Even in the areas where demographic determinism suggests Labour should win, it is complicated because the Lib Dems have also targeted these wards, and the Greens have some support in them too. In 2018 the Conservatives prevailed in Bromley Town, for instance, with 36 per cent of the vote against a badly splintered opposition.

But before we dismiss this analysis as a shaggy-dog story for the first day of April, there are some serious points to be made about electoral politics in Bromley. 

It will be an interesting borough to watch when the election results come in, as long as you are not expecting the Tories to lose or even have a particularly close call. If they hold all their seats in the Cray Valley and in Mottingham, that may be an indicator that they are still in the ascendant in white working-class areas, which would be a good sign for them for the next general election. And if Labour pick off some seats around Beckenham and Bromley Town, it will confirm the creeping inevitability of demographic change and the accentuation of Labour’s support among professionals and commuters.

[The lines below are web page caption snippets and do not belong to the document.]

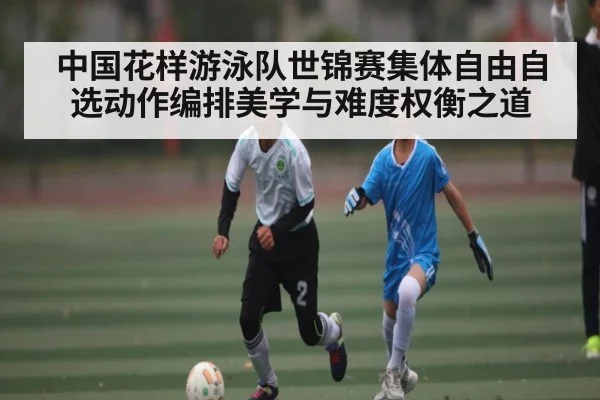 中国花样游泳队世锦赛集体自由自选动作编排美学与难度权衡之道（kaiyun.com）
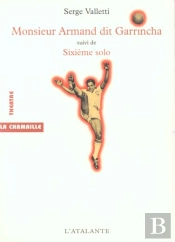 Monsieur Armand Dit Garrincha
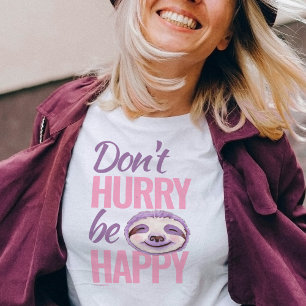 Sloth face don't hurry be happy pink purple T-Shirt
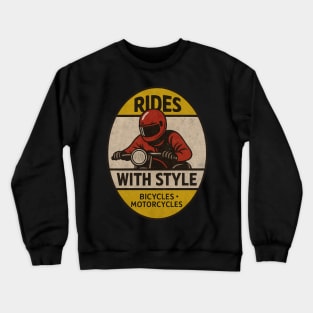 Rides With Style – Vintage Motorcycle & Bicycle Biker Design Crewneck Sweatshirt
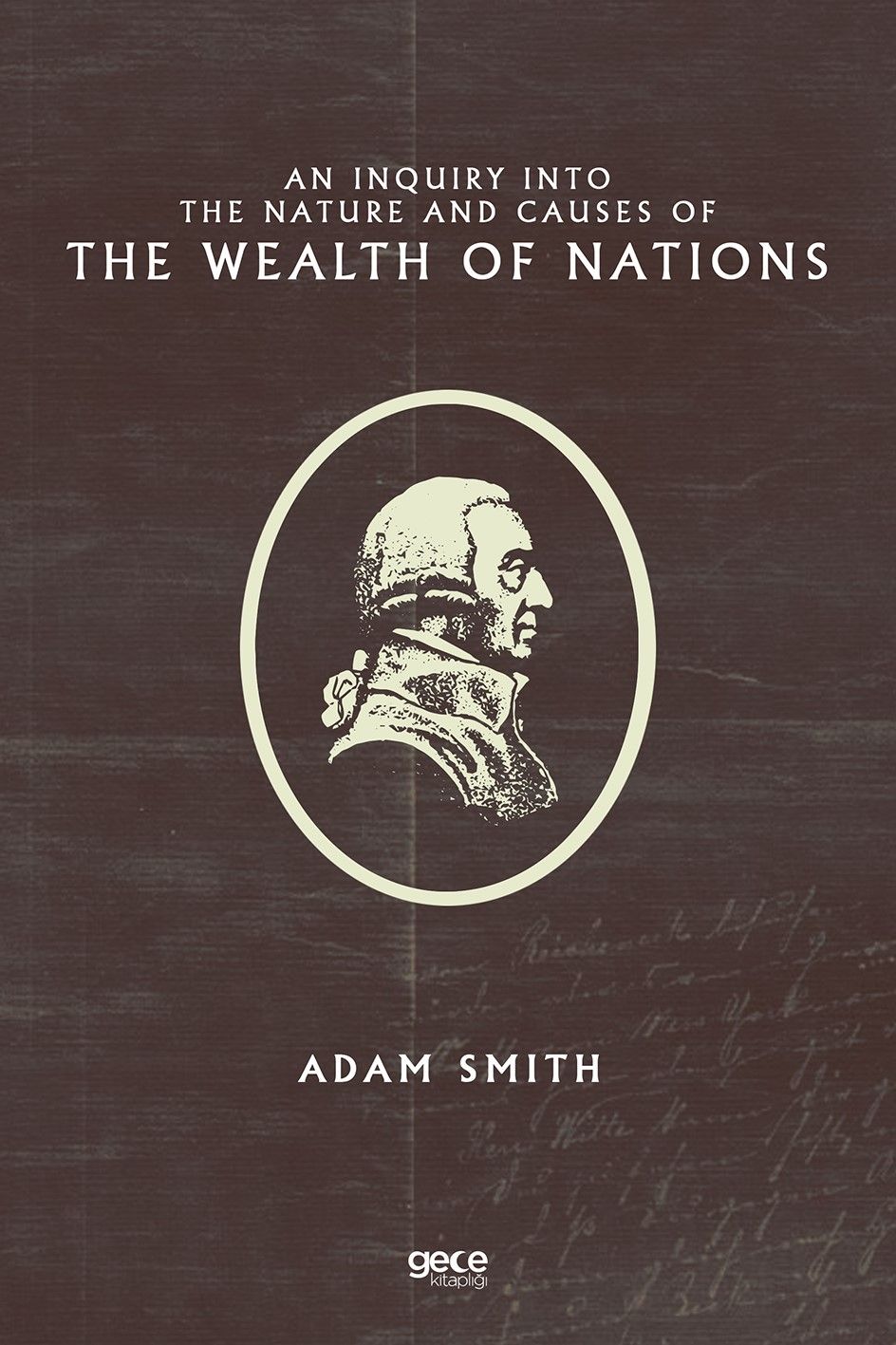 An Inquiry Into the Nature and Causes of the Wealth of Nations kapağı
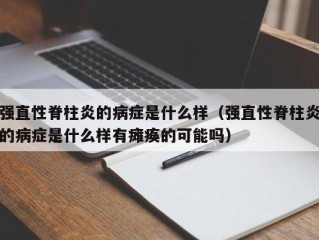 强直性脊柱炎的病症是什么样（强直性脊柱炎的病症是什么样有瘫痪的可能吗）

Looking forward, perhaps Labour can win Bromley. JL Partners’ February 2022 MRP model of voting indicated that Labour were two points ahead in the parliamentary seat of Bromley & Chislehurst and only two points behind in Beckenham. The Boundary Commission suggests moving the corner of Penge within Lewisham West & Penge back into the Beckenham seat, which would make it a genuine target marginal. Labour votes in places like West Wickham and Kelsey would become important.

Looking even further forward, Labour’s time in currently Tory suburbs may come in the next 20 years. If there is a Tory government in 2034 and it becomes unpopular, the red flag may fly over Bromley Civic Centre after all.